The Departments of Justice, Commerce, and Treasury’s Office of Foreign Assets Control, have issued a Tri-Seal Compliance Note: Obligations of foreign-based persons to comply with U.S. sanctions and export control laws. The Note highlights the applicability of U.S. sanctions and export control laws to persons and entities located abroad, as well as the enforcement mechanisms that are available for the U.S. government to hold non-U.S. persons accountable for violations of such laws, including criminal prosecution.

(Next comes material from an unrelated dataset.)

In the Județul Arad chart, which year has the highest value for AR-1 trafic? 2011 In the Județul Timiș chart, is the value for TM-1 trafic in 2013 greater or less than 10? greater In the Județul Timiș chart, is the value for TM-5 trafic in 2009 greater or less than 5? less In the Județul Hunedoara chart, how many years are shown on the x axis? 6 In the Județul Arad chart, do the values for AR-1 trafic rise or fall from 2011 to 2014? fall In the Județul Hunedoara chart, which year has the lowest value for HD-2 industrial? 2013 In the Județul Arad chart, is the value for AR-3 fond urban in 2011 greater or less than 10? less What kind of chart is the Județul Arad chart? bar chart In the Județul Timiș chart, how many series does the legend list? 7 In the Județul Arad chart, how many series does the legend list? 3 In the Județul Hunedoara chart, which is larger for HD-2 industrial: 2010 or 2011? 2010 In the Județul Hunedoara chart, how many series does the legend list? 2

Following the lead of its fellow commodity trading firms Vitol, Freepoint, Trafigura and Glencore, Geneva-based Gunvor Group., has pleaded guilty and will pay over $661 million to resolve an investigation by the U.S. Justice Department into violations of the Foreign Corrupt Practices Act (FCPA). Gunvor’s guilty plea stemmed from the company’s corrupt scheme to pay substantial bribes to Ecuadorean government officials to secure business with Ecuador’s state-owned and state-controlled oil company, Petroecuador.

A Florida man pleaded guilty Wednesday to federal criminal charges for conspiring to illegally export thousands of turtles to Germany and Hong Kong, and falsifying documents to conceal his conduct. In other Lacey Act News, a 75 year old lepidopterist in New York pleaded guilty to smuggling rare birdwing butterflies.

The Commerce Department’s Bureau of Industry and Security (BIS) added two entities to the Entity List under seven entries for activities contrary to U.S. national security and foreign policy interests monday. One entity was found to have been involved in supporting online censorship and surveillance to target political actors and human rights activities in Egypt, and the other is being added for diversion of U.S. items to a Chinese Entity Listed party.